The persistent purpose of my writing over the past decade has been to reflect in a hopefully complex manner on the sort of culture necessary to “solve” the climate and ecological crisis and create a truly sustainable way of life.

One of my main themes has been that neither liberalism (nor Liberalism[i] ) is suited to that task, in large part because it is fundamentally growthist, requiring for social stability the “simple requirement,” as Franklin Delano Roosevelt put it, of “the enjoyment of the fruits of scientific progress in a wider and constantly rising standard of living.”  As David Fleming wrote, “starting some three centuries ago, the market economy has, with growing confidence, been the source and framework for a loose and easy-going but effective civil society and social order” (85).  Expansion, growth, and the promise of limitless possibility are the foundation of the “effectiveness” mentioned by Fleming.  Growth is the social glue that has held liberal industrial societies together, which is one of several connected reasons why we won’t address our relationship to our natural ecology by becoming “more liberal” or “more progressive.” Sustainability, then, is neither liberal nor progressive.

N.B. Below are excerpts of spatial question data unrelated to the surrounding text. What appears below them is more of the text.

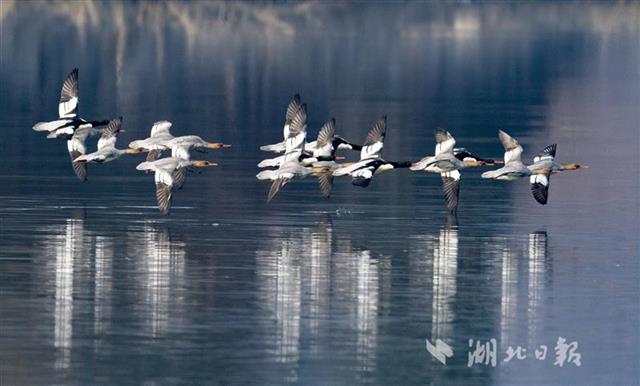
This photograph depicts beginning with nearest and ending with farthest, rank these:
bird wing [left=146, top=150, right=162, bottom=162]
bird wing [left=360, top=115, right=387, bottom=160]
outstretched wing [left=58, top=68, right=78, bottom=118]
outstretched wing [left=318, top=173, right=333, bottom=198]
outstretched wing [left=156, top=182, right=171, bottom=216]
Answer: outstretched wing [left=156, top=182, right=171, bottom=216] < outstretched wing [left=318, top=173, right=333, bottom=198] < bird wing [left=360, top=115, right=387, bottom=160] < bird wing [left=146, top=150, right=162, bottom=162] < outstretched wing [left=58, top=68, right=78, bottom=118]

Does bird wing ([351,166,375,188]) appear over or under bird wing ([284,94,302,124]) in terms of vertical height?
under

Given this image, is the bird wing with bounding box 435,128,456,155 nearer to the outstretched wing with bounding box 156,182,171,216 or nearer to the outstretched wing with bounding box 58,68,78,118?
the outstretched wing with bounding box 156,182,171,216

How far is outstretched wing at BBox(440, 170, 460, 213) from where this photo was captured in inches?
1367

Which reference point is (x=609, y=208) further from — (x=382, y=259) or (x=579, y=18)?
(x=579, y=18)

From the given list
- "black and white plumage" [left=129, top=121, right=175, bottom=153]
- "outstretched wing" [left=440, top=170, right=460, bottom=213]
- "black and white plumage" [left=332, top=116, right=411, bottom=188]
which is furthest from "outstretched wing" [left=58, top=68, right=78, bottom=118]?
"outstretched wing" [left=440, top=170, right=460, bottom=213]

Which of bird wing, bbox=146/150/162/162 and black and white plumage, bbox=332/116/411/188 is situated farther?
bird wing, bbox=146/150/162/162

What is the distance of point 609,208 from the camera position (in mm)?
35719

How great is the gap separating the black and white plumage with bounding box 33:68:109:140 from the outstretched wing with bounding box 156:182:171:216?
16.1 feet

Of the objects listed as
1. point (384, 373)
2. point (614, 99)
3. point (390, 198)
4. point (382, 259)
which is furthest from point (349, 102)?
point (384, 373)

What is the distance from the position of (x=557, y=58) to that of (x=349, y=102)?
32271 millimetres

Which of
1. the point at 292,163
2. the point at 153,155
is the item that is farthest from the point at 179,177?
the point at 153,155

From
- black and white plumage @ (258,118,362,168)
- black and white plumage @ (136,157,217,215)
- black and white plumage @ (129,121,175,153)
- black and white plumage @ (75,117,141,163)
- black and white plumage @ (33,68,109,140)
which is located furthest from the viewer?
black and white plumage @ (33,68,109,140)

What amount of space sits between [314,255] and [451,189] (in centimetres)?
600

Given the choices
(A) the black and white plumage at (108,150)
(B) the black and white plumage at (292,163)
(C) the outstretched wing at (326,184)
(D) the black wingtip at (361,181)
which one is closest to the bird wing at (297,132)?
(B) the black and white plumage at (292,163)
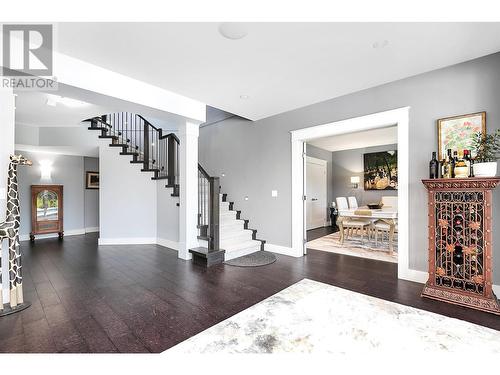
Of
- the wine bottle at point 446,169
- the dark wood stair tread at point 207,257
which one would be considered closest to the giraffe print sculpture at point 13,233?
the dark wood stair tread at point 207,257

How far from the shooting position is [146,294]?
277 centimetres

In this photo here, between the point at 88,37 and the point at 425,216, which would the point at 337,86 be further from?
the point at 88,37

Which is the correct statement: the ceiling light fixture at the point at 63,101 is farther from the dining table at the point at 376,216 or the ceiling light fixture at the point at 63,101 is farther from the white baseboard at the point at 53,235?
the dining table at the point at 376,216

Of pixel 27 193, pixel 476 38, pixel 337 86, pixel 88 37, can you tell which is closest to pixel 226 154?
pixel 337 86

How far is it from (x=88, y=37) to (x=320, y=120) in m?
3.34

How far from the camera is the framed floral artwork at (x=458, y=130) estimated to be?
2.74m

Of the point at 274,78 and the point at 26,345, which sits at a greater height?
the point at 274,78

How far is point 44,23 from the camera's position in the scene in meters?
2.14

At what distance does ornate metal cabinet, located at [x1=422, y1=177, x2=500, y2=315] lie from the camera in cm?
242

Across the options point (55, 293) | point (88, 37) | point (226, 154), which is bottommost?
point (55, 293)

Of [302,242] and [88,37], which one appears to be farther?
[302,242]

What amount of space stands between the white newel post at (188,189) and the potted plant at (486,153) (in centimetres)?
394
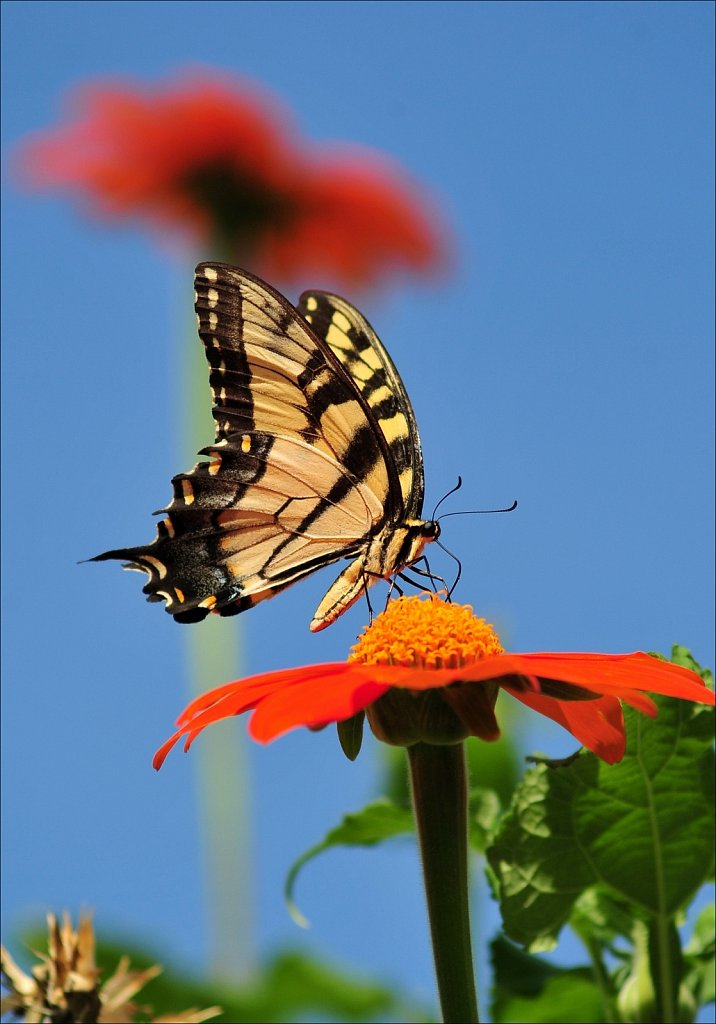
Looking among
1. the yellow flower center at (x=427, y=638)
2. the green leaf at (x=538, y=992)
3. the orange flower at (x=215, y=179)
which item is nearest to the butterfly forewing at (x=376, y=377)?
the yellow flower center at (x=427, y=638)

But, one might ask, why so persistent a critique of our liberal friends?  After all, they (we) seem the most inclined to pay attention to the environment, and to show care and concern for our connection to nature.  One might imagine a story about a contradiction in progressive attitudes, torn between concern and empathy, on the one hand, and growth and prosperity on the other, happily resolved as the empathetic side prevails in the face of growing awareness of the collateral damage of growth and prosperity.  Perhaps.